▶ **Work to do**:
**a)** Using the escaping discussion, explain why Marek says Padraic's example does not need escaping when it is entered into "title".
**b)** Output the part of the escaping discussion between "In the future, and" and "of the limelight.", inclusive.
**c)** In the escaping discussion, what does Marek say the current ZF implementation does not escape properly?

--- Document passage ---

In the future, and prior to publicising a security vulnerability that has not been notified to the relevant developers who have a public security policy, a dedicated security email address, and more than one security expert keeping an eyes on things, you might want to give us the opportunity to discuss your issue out of the limelight.

Marek Dušek:

Hello Padraic,

in defence to Jakub's original example, the point is (among others) the current ZF implementation does not escape quotes properly, allowing to inject an event handler (or anything really) through the element's  attribute (which I don't think the current ZF users are aware off).

Your example, on the other hand, does not need any escaping when entered into "title" as it is harmless. It is not about whether or not to escape javascript in general, but about possible "overflowing" the boundaries of html attributes by not escaping the quotes.

Just my 2 cents.

Marek

Padraic Brady:

>in defence to Jakub's original example, the point is (among others) the
>current ZF implementation does not escape quotes properly, allowing to
>inject an event handler (or anything really) through the element's  attribute
>(which I don't think the current ZF users are aware off).

--- Stored rows ---

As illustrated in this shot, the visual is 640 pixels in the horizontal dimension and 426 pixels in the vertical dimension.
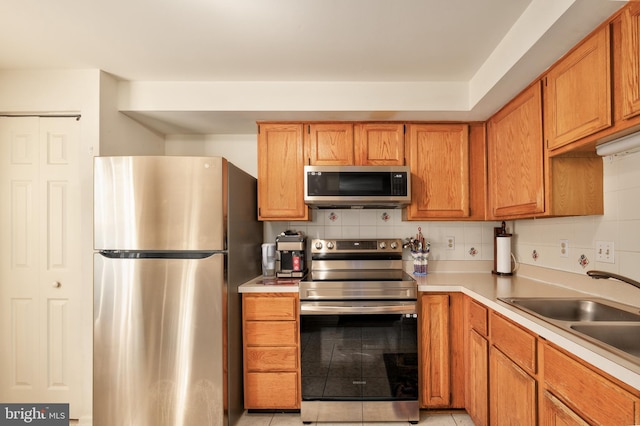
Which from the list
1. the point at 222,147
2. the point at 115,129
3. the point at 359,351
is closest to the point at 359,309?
the point at 359,351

---

▶ **Exercise results**:
**a)** Marek says it does not need escaping because it is harmless there. He says the issue is not whether to escape javascript in general. It is that unescaped quotes can "overflow" the boundaries of html attributes.

**b)**
In the future, and prior to publicising a security vulnerability that has not been notified to the relevant developers who have a public security policy, a dedicated security email address, and more than one security expert keeping an eyes on things, you might want to give us the opportunity to discuss your issue out of the limelight.

**c)** Quotes.